*Task 1*:
In the Hadoop article below, what does Cutting say Spark will be like in a while?
*Task 2*:
Reproduce a passage from the Hadoop article below word for word, beginning at the words "What will Hadoop" and stopping after "said. (Kirill Wright/Shutterstock)".
*Task 3*:
Resume the article on Hadoop below, writing on from its last sentence.

====== Text block ======

That can lead to a heap of confusion on the part of customers, who are confronted with more than dozens Hadoop components and a dizzying array of projects to consider. “But on the whole it’s better than the alternative,” Cutting said. “You could have a massive standard body that says this will be the one API for streaming. It might suck. There might be a better way of doing things. And trying to improve things through a standard body is a lot harder. I think it’s a better process to develop [in open source].”

Specific Gravity

Hadoop has gained enough momentum now that it won’t simply fade away. The distributed computational framework has captivated the imagination of people, and primed the pump for the further democratization of big data through parallel access to massive data sets. It’s achieved a certain critical mass whereby it attracts new things like Spark and Flink simply by being the defacto standard platform for big data. If you’re betting on big data at this point, in one way or another, you’re largely betting on Hadoop.

What will Hadoop look like in 10 years? It’s tough to say, but according to Cutting, it will be quite different, and that’s OK.

“We’re seeing this steady adoption of technology, and we’re seeing a steady integration of new technologies. It’s part of the canon that people are building on, that this technology [will be] around in 10 years,” Cutting said. “Ten years ago Spark wasn’t there. People can build on Spark and count on Spark being around for another decade or more. In a while Spark will be like COBOL. It’s simply part of the canon.”

And the future of Hadoop is…whatever the open source community decides it will be, Cutting said. (Kirill Wright/Shutterstock)

====== Collected material ======

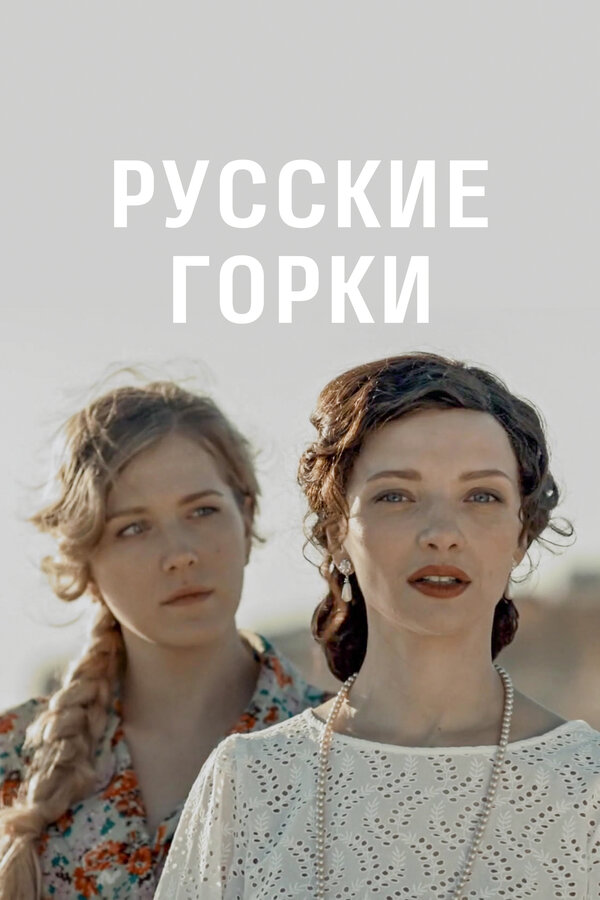Русские горки — эротические сцены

======

*Task result 1*:
Like COBOL.

*Task result 2*:
What will Hadoop look like in 10 years? It’s tough to say, but according to Cutting, it will be quite different, and that’s OK.

“We’re seeing this steady adoption of technology, and we’re seeing a steady integration of new technologies. It’s part of the canon that people are building on, that this technology [will be] around in 10 years,” Cutting said. “Ten years ago Spark wasn’t there. People can build on Spark and count on Spark being around for another decade or more. In a while Spark will be like COBOL. It’s simply part of the canon.”

And the future of Hadoop is…whatever the open source community decides it will be, Cutting said. (Kirill Wright/Shutterstock)

*Task result 3*:
What will Hadoop look like if core components like MapReduce, HDFS, and YARN are replaced? To Cutting, who doesn’t seem attached to technology as much as he is to ideas, it will simply be another day.

“We’re an open source big data platform,” he said. “If over time people stop using MapReduce, people stop using HDFS, people stop using YARN, we’re OK with that. We’ll survive that, because we’ll move onto whatever the new storage system, the new scheduler, the new execution engines are. Because we’re about building this open source platform and supporting it.”

As Hadoop turns 10, the core lesson here is don’t cling to technology, because it will soon change. “I worry about companies …dedicating themselves to a particular project,” he said. “I think that’s a very risky thing because it may not last that long….A company needs to have a long term platform, and I think long term, this platform is going to continue to change.”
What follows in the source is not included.